• S.S様(27歳)

    初来社から内定まで28日

    ハローワークに相談に来ていためっちゃ寒い雪も降るある日のこと。

     

    用を済ませてビルを出ると一人の若い男に声を掛けられた。

    手始めに求職者であるかの確認をされ、『私こう言う者です』と名刺を差し出された。

    どうやら就職サポートを生業としている者らしく事務所で話そうと言う。

    願ってもないお誘いではあるが、寒いし早く帰りたいので用事があるのでとすぐに切り上げようとした。

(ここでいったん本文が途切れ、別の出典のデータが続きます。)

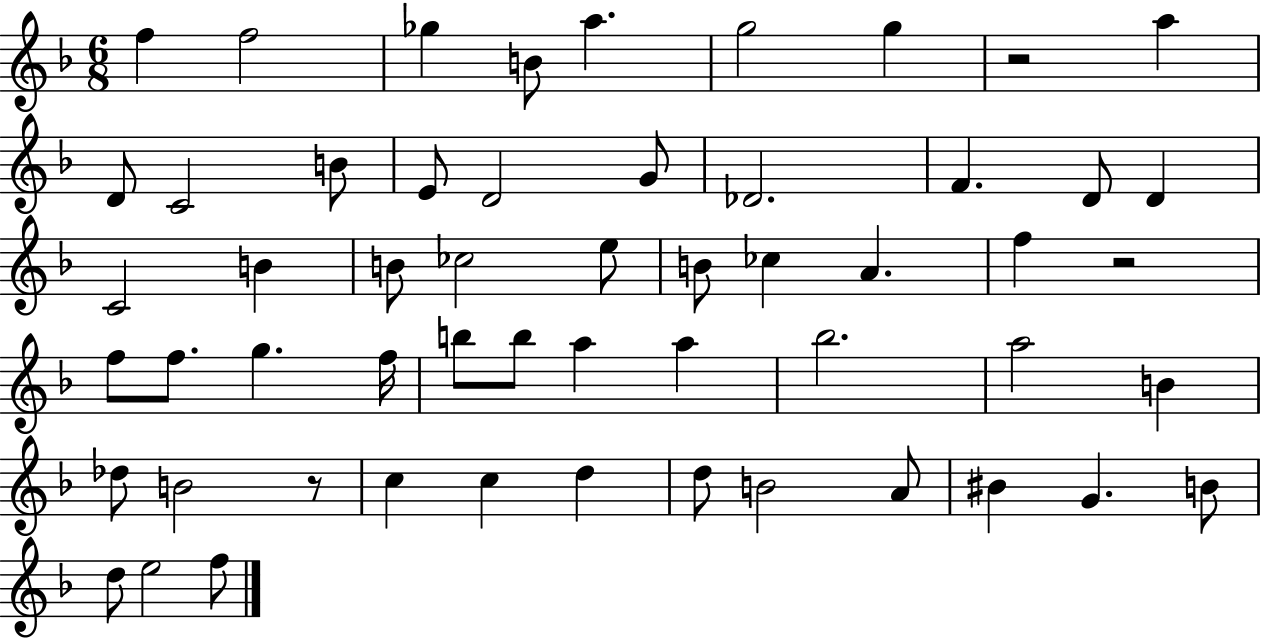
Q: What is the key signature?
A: F major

    それに聞いたことの無い社名にその職員らしき人物。

    怪しい。

    新手のキャッチかもしれん。

    ついていったら、ど偉い目に会わされるかもしれん。

    過去大きな不利益を乗り越えてきた私としては本当に避けたいシーンだ。

    ただでさえお財布が寂しい今、不当な高額請求には耐えられない。

    就職はしたい、でも明るく振る舞ってくれているのが逆に怖い。

    無理に振り返って歩き出せば止められはしないだろうが、チャンスだった場合の損失も考えなくてはならない。

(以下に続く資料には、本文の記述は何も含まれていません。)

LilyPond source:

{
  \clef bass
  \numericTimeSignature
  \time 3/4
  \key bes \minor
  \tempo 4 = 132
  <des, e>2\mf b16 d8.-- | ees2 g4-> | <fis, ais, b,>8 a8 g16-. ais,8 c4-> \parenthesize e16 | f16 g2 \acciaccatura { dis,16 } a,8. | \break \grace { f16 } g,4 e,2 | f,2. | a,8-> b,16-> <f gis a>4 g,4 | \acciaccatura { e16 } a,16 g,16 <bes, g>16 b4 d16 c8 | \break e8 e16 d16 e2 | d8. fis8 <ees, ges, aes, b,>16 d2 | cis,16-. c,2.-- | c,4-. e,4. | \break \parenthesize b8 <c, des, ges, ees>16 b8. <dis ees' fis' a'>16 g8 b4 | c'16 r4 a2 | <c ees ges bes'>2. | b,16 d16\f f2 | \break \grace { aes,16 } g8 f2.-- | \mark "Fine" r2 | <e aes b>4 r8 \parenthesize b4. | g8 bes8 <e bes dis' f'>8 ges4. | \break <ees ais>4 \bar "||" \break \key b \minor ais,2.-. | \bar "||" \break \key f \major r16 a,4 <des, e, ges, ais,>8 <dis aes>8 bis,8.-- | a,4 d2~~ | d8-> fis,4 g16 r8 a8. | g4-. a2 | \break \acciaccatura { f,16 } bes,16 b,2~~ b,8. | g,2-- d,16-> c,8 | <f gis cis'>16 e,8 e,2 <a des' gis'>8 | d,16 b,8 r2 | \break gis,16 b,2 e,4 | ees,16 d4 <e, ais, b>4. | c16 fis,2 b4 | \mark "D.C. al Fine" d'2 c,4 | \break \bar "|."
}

    信用に足る者か見定める事ができれば私にとっては大きなプラスかもしれん。

    葛藤の末、まずはその職員と戦ってみることにした。

    職業紹介事業者登録はされているか、運営しているサイトはあるか、競合他社との関係性、実績はどれほどあるのか。

    他にも重要な内容から些細などうでも良いような内容までランダムに攻撃を仕掛けた。

    しかし、その職員らしき人物は顔色も変えず全てにスマートな解答をもって反撃してきた。

    内心認め始めたのは戦いから約一時間後、息を切らしかけたその時だった。

    それは最後の一押しにして最強の一撃と言えよう。

    『もうずいぶん話しちゃったけどご用事は大丈夫ですか?』

    (用事なんて無いことに感づかれたか…)

    『一回来てみなよ、話だけでも良いよ』てニュアンスのことを言われた。

    実に持久戦の弱点を突いた素晴らしい攻撃だ。

    自衛本能全開でフルパワーで質問攻めをしてみたが私は、この後用事があると述べた時点から敗北が決まっていたのかもしれない。